Professor Greg Stein’s article, "Environmental Justice and the Tragedy of the Commons," has been published in California Law Review Online. The article argues that Garrett Hardin’s The Tragedy of the Commons is correct as far as it goes but that it focuses on small-scale resource failures such as overgrazing. Hardin did not contemplate large-scale resource collapses such as those precipitated by global climate change, which are more complex and occur over longer periods of time. As a result, Hardin underestimated the magnitude of the problem he addressed.

Maurice Stucke

Lynn Parramore, a Senior Research Analyst at the Institute for New Economic Thinking, interviewed Professor Maurice Stucke about his recently published book, "Breaking Away." The interview can be found here.


Financial Times positively reviewed Professor Stucke's forthcoming book, "How Big-Tech Barons Smash Innovation—and How to Strike Back." 

Penny White

Professor Penny White, along with College of Law alums, J. Houston Gordon, Class of 1970 and Joe Riley, Jr., Class of 1972, represented an indigent accused who was charged with two counts of felony murder, two counts of second-degree murder, and two counts of especially aggravated robbery in April and May, 2022. The five-week trial, conducted after a change of venue in Madison County, Tennessee, resulted in a jury verdict of not guilty on all six counts. All three attorneys provided pro bono representation to the accused, who had been jailed for eleven years based on convictions overturned for cumulative constitutional error.

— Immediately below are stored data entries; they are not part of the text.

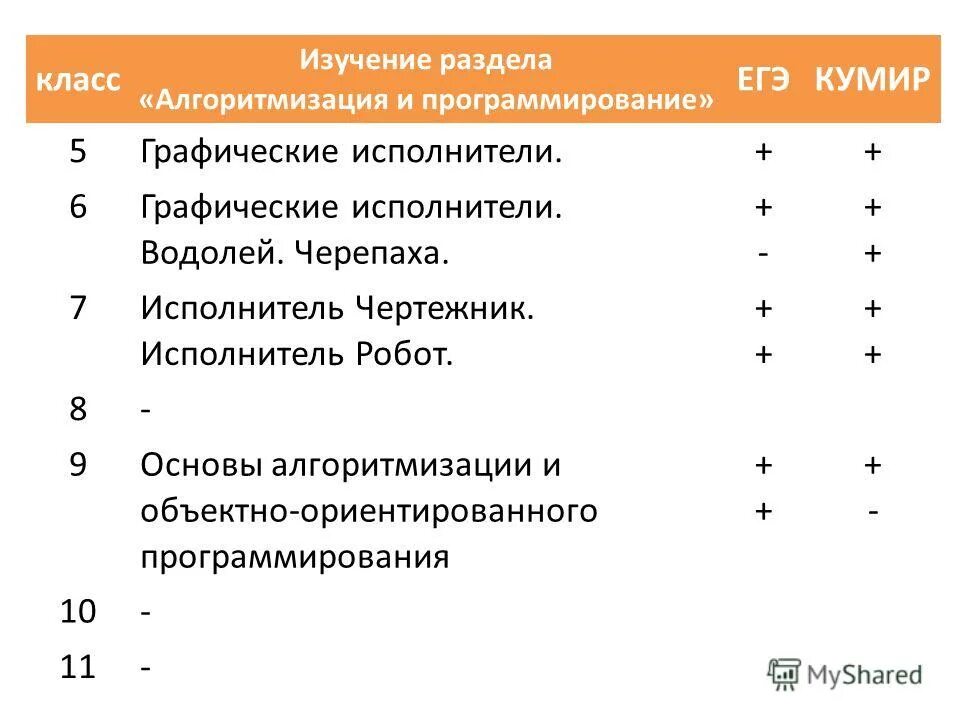 | класс | Изучение раздела «Алгоритмизация и программирование» | ЕГЭ | КУМИР |
|---|---|---|---|
| 5 | Графические исполнители. | + | + |
| 6 | Графические исполнители. Водолей. Черепаха. | + - | + + |
| 7 | Исполнитель Чертежник. Исполнитель Робот. | + + | + + |
| 8 | - | | |
| 9 | Основы алгоритмизации и объектно-ориентированного программирования | + + | + - |
| 10 | - | | |
| 11 | - | | |

MyShared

Professor White, aided by second-year Advocacy students, Meghan Alderson, Benjamin Barker, Lilly Anna Fairweather, and Keelin Kramer, completed an update of a book written by College of Law alum, Jerry Summers, Class of 1966, which will be published for use by law and pre-law students, practicing attorneys, and others interested in the American legal system. The book, “Hope To Win – Prepare to Appeal (and Change the Law along the Way), includes more than two dozen case studies from the United States Supreme Court, federal courts, and Tennessee courts. Each case study introduces a host of seminal legal principles and includes review questions and answers for self-study or classroom educational purposes.  


Professor White resented a program to the 2022 Nevada Bar Association Annual Meeting, held in Sonoma, California, entitled, “Climate Change and the New Crop of Supreme Court Decisions.” The program included a discussion of the Supreme Court as an institution, the contributions of individual justices, and a summary of the decisions rendered during the 2021-22 Supreme Court term.


Professor White will present a program at the Wisconsin Judicial College which will focus on restoring respect for the judiciary and preserving institutional legitimacy. The program includes White’s keynote address and will be followed by a panel discussion involving Wisconsin Supreme Court, appellate, and trial judges facilitated by White.


Professor White published the fourth in a series of articles about issue preservation in the Spring 2022 edition of “For the Defense,” the magazine for the Tennessee Association of Criminal Defense Lawyers.  The five-part series is being published by the state public defenders’ office in a handbook, which will be distributed without cost to all state public defenders during their October 2022 annual meeting. 


Professor White as entered into a publication agreement with Thomson Reuters to assume authorship of "Constitutional Rights of the Accused," previously authored by Professor Emeritus Joseph G. Cook. The treatise includes four volumes and is updated annually.